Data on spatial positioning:
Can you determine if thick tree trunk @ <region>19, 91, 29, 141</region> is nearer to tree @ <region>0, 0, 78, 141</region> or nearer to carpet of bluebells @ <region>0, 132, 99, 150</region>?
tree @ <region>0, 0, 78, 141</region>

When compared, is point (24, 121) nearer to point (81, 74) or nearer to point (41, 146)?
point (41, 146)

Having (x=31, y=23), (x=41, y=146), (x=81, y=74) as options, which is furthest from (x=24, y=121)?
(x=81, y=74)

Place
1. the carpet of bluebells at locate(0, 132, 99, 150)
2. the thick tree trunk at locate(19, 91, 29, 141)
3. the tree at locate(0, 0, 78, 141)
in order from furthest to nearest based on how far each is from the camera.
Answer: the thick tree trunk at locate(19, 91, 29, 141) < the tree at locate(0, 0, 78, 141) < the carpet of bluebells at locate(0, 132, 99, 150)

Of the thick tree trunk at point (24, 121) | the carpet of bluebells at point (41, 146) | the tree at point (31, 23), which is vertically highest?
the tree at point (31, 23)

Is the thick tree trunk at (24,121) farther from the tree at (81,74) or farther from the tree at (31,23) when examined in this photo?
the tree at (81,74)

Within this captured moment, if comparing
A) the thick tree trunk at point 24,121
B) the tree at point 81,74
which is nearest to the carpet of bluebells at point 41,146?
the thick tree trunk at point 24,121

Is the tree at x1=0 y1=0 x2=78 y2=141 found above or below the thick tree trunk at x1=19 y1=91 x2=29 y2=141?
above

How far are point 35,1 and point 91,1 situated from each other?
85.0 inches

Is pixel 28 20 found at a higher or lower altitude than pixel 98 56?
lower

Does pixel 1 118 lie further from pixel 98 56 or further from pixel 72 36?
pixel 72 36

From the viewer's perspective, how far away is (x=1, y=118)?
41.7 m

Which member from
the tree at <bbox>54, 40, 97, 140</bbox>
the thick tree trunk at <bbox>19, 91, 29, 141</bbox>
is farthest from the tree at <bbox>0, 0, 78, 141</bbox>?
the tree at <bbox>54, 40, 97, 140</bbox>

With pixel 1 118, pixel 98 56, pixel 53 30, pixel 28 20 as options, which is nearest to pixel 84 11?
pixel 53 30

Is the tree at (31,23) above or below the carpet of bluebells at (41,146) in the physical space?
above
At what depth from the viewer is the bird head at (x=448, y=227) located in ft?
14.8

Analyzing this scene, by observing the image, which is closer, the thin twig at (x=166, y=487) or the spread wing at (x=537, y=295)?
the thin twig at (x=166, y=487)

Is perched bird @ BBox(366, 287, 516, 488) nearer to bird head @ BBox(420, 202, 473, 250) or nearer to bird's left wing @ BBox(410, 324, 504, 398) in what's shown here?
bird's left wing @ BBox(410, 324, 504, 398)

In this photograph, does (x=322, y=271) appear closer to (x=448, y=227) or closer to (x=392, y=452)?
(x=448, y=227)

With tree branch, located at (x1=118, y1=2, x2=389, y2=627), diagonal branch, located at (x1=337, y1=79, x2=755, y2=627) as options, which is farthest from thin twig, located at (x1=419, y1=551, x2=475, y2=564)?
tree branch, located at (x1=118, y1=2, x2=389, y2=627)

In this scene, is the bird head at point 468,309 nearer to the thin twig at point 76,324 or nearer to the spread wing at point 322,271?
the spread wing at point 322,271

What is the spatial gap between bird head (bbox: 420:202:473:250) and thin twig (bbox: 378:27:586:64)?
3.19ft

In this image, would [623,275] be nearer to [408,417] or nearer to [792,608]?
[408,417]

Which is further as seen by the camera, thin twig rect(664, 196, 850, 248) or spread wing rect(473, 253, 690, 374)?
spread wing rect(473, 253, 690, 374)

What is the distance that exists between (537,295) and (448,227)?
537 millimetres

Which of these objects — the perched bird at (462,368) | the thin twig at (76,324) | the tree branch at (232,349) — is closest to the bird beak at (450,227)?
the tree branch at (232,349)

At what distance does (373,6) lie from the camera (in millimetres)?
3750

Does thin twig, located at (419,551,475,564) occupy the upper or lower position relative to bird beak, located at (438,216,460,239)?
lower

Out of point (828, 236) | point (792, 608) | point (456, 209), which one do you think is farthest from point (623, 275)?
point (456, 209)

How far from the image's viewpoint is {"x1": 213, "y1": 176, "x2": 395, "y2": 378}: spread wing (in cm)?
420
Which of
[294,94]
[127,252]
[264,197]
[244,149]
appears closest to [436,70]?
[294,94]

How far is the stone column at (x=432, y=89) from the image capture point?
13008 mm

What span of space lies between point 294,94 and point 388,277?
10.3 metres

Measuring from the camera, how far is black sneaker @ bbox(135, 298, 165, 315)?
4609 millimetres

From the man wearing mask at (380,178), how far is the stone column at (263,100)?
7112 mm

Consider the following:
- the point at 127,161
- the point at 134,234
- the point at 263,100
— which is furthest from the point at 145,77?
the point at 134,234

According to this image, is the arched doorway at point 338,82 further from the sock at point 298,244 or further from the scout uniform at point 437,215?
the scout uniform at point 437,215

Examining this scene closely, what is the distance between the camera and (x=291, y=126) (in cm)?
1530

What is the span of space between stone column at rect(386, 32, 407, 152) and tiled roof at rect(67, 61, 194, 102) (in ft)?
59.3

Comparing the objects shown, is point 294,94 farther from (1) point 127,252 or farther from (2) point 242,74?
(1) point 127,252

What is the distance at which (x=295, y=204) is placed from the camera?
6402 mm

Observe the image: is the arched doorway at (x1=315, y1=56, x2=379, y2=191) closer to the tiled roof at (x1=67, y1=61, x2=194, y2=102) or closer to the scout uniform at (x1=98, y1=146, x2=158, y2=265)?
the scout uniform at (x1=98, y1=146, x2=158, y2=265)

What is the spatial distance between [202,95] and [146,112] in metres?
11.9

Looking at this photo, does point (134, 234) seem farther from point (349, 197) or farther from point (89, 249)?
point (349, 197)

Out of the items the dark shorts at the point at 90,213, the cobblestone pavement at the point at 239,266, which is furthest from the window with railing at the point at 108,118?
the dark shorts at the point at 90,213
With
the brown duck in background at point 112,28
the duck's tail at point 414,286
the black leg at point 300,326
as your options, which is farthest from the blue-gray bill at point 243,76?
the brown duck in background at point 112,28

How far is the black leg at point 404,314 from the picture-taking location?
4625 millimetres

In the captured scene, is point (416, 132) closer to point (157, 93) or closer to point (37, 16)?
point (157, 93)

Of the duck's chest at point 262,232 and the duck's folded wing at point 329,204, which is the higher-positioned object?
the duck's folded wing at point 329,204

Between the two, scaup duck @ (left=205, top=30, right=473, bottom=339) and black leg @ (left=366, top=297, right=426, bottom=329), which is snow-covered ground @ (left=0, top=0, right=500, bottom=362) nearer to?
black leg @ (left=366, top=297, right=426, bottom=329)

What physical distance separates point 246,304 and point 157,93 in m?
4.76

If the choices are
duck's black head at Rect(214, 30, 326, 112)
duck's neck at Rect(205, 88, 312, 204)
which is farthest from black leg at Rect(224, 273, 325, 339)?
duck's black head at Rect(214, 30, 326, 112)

● **The request**:
Reproduce the data word for word, from its first line through the line containing "Answer: the thick", with both of those lines included.

● **The output**:
Can you determine if thick tree trunk @ <region>19, 91, 29, 141</region> is nearer to tree @ <region>0, 0, 78, 141</region> or nearer to carpet of bluebells @ <region>0, 132, 99, 150</region>?
tree @ <region>0, 0, 78, 141</region>

When compared, is point (24, 121) nearer to point (81, 74) or nearer to point (41, 146)?
point (41, 146)

Having (x=31, y=23), (x=41, y=146), (x=81, y=74) as options, which is furthest from (x=24, y=121)?
(x=81, y=74)

Place
1. the carpet of bluebells at locate(0, 132, 99, 150)
2. the thick tree trunk at locate(19, 91, 29, 141)
3. the tree at locate(0, 0, 78, 141)
in order from furthest to nearest based on how far each is from the camera.
Answer: the thick tree trunk at locate(19, 91, 29, 141) < the tree at locate(0, 0, 78, 141) < the carpet of bluebells at locate(0, 132, 99, 150)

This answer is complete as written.